Infectious diseases and public health experts at UNMC and Nebraska Medicine released a letter Monday describing the current situation as a “potential perfect storm” with daily counts of COVID-19 cases and hospitalizations equal to the peak in May and hospitals in the state more than 85% full.
Douglas County reported 1,153 new cases and a 12.5% positive test rate for the week ending Oct. 3.
The peak in May was 1,098 new cases in Douglas County in one week.
Nebraska has reached about 49,000 positive cases total and reported a positive test rate of 10.2% for the week ending Oct. 3.
On-campus numbers, however, have remained fairly steady over the last three weeks.
The Creighton dashboard reported 29 new cases among students for the week ending Oct. 3 and no new cases in employees. The dashboard reported 32 weekly cases for each of the two previous weeks.
Creighton has also reported the results from the first full week of surveillance testing. About 759 students were tested the week ending Sept. 26, and 28 of those students tested positive, for a 3.7% positive test rate.
“I was really pleased that from a week previous — [when] we tested 383 students and had a 5.2% positivity rate for that week — that we doubled, effectively, the number of students tested, and we went down to a 3.7%,” said Wayne Young Jr., associate vice provost for student development.
“I think it’s also important to look at how we are doing here on campus with people coming in and out of our campus proper,” he said.
The number of quarantine and isolation spaces being used has also decreased, according to the coronavirus dashboard. There were 84 out of 167 spaces in use, leaving about 50% available.
Last week, there were 42% of spaces available.
“We really just want our community to stay engaged and aware in the Community Standards,” said Winegard. “We’re just really reinforcing those messages that helped us open and get to the midpoint of the semester.”

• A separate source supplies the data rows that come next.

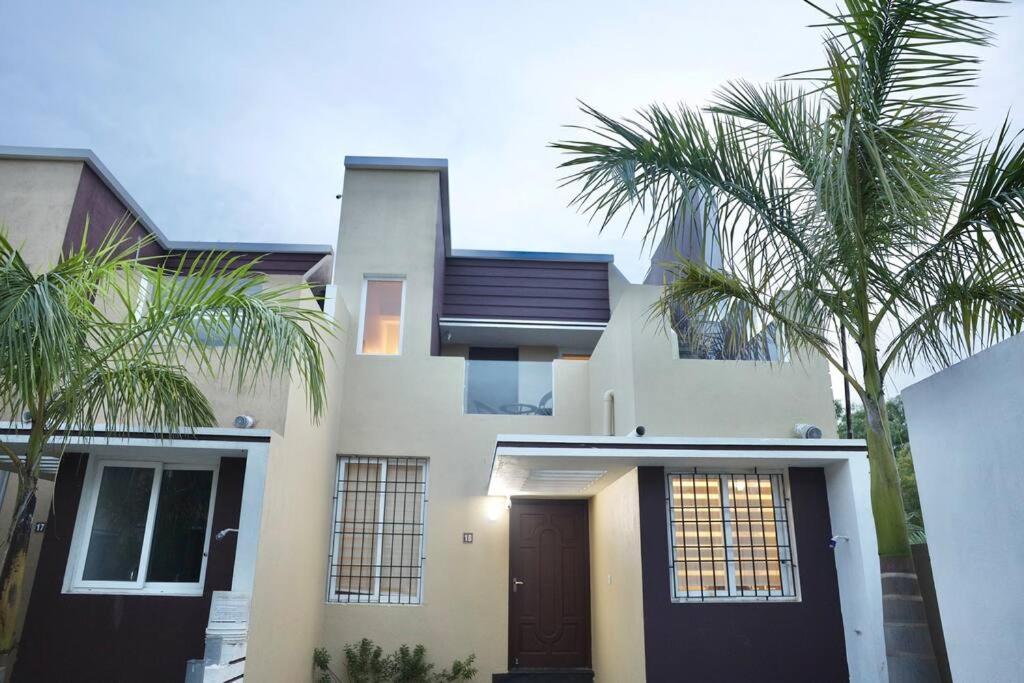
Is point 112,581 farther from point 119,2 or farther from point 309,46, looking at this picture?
point 119,2

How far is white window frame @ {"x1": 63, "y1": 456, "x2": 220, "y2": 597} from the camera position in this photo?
7207 millimetres

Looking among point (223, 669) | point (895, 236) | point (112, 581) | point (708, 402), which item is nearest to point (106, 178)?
point (112, 581)

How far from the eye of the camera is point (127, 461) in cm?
766

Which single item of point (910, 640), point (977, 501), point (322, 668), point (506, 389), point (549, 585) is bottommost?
point (322, 668)

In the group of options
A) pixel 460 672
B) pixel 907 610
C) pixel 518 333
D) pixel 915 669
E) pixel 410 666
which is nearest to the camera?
pixel 915 669

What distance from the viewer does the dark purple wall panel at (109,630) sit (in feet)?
22.6

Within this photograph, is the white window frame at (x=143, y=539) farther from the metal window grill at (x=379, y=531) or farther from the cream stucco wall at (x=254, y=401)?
the metal window grill at (x=379, y=531)

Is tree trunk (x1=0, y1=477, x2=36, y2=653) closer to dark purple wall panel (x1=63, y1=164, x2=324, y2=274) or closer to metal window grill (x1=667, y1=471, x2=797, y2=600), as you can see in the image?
dark purple wall panel (x1=63, y1=164, x2=324, y2=274)

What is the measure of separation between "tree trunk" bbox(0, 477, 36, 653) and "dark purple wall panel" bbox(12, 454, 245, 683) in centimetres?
192

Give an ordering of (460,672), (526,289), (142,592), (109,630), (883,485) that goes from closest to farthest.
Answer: (883,485) → (109,630) → (142,592) → (460,672) → (526,289)

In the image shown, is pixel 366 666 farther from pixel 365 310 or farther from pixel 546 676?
pixel 365 310

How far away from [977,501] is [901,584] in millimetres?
1128

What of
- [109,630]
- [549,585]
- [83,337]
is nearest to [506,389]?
[549,585]

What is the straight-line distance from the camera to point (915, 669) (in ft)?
12.9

Winegard said that the education modules recently sent out to students, faculty and staff were meant to act as reminders of the basic standards for being on campus.
Hendrickson echoed this sentiment in his email on Tuesday, while also announcing a fall festival to celebrate making it to the midpoint of the semester.
“Sobering national events and statistics, and a rising percentage of positive tests in Douglas County for the latest reporting cycle, remind us that we must be ever-vigilant when it comes to this virus,” Hendrickson said.
The event, complete with face coverings and social distancing, will be held at Morrison Stadium on Sunday from 6-8 p.m. There will be music, food trucks, pumpkin painting and games, the email said.